SOURCE EXCERPT ::
A New Kind of AI Model Lets Data Owners Take Control

09-07-2025

Jul 9, 2025 1:59 PM A novel approach from the Allen Institute for AI enables data to be removed from an artificial intelligence model even after it has already been used for training. Photo-Illustration:A new kind of large language model, developed by researchers at the Allen Institute for AI (Ai2), makes it possible to control how training data is used even after a model has been built.
The new model, called FlexOlmo, could challenge the current industry paradigm of big artificial intelligence companies slurping up data from the web, books, and other sources—often with little regard for ownership—and then owning the resulting models entirely. Once data is baked into an AI model today, extracting it from that model is a bit like trying to recover the eggs from a finished cake.
'Conventionally, your data is either in or out,' says Ali Farhadi, CEO of Ai2, based in Seattle, Washington. 'Once I train on that data, you lose control. And you have no way out, unless you force me to go through another multi-million-dollar round of training.'
Ai2's avant-garde approach divides up training so that data owners can exert control. Those who want to contribute data to a FlexOlmo model can do so by first copying a publicly shared model known as the 'anchor.' They then train a second model using their own data, combine the result with the anchor model, and contribute the result back to whoever is building the third and final model.
Contributing in this way means that the data itself never has to be handed over. And because of how the data owner's model is merged with the final one, it is possible to extract the data later on. A magazine publisher might, for instance, contribute text from its archive of articles to a model but later remove the sub-model trained on that data if there is a legal dispute or if the company objects to how a model is being used.

EXERCISE SET ::
A. From the FlexOlmo article, repeat word for word the passage that begins at the words "A New Kind of AI" and stops after the words "has been built.".
B. Using the FlexOlmo article, mark each statement as yes or no, and quote the exact words that decide it: (i) Ali Farhadi is the CEO of Ai2. (ii) Data owners must hand their data over to whoever builds the final model. (iii) Contributors train a second model on their own data.

INFORMATION SUPPLIED ::

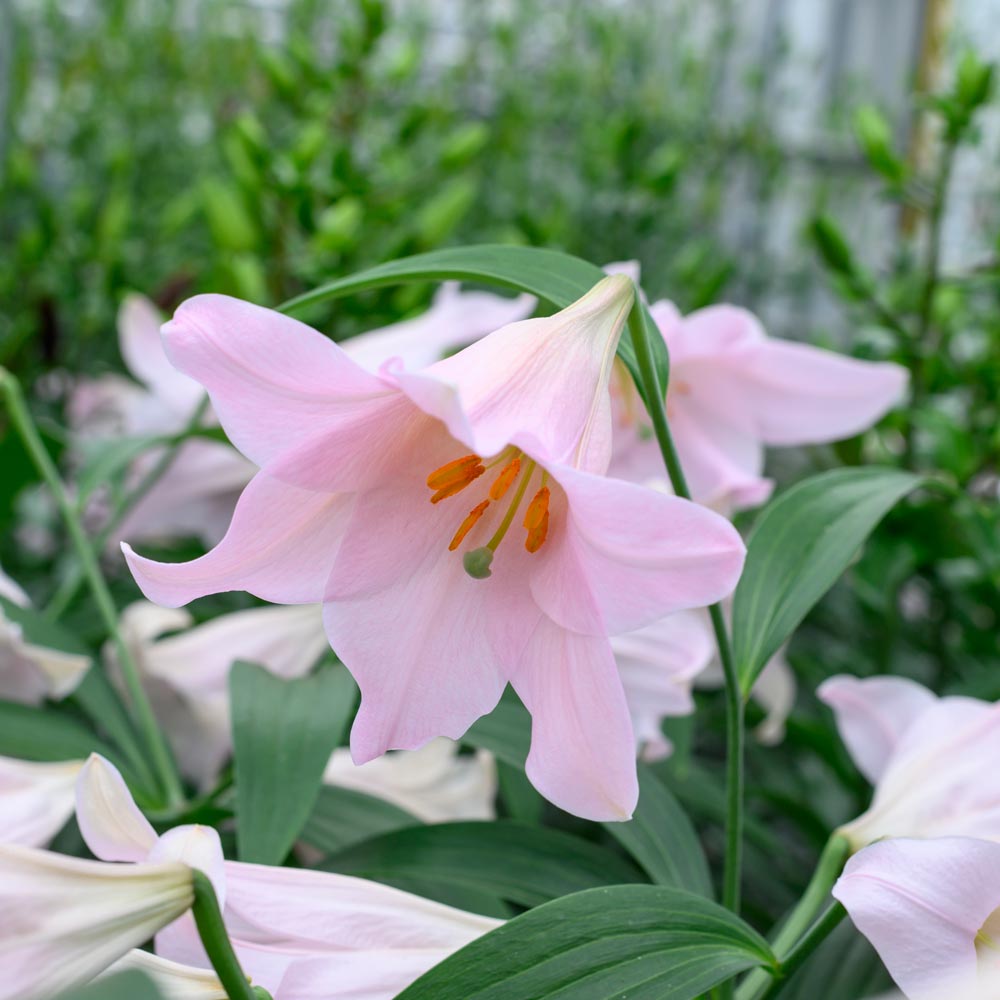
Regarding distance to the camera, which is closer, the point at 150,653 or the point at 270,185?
the point at 150,653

ANSWERS TO THE EXERCISE ::
A.
A New Kind of AI Model Lets Data Owners Take Control

09-07-2025

Jul 9, 2025 1:59 PM A novel approach from the Allen Institute for AI enables data to be removed from an artificial intelligence model even after it has already been used for training. Photo-Illustration:A new kind of large language model, developed by researchers at the Allen Institute for AI (Ai2), makes it possible to control how training data is used even after a model has been built.

B.
(i) Yes: "says Ali Farhadi, CEO of Ai2, based in Seattle, Washington."
(ii) No: "the data itself never has to be handed over."
(iii) Yes: "They then train a second model using their own data"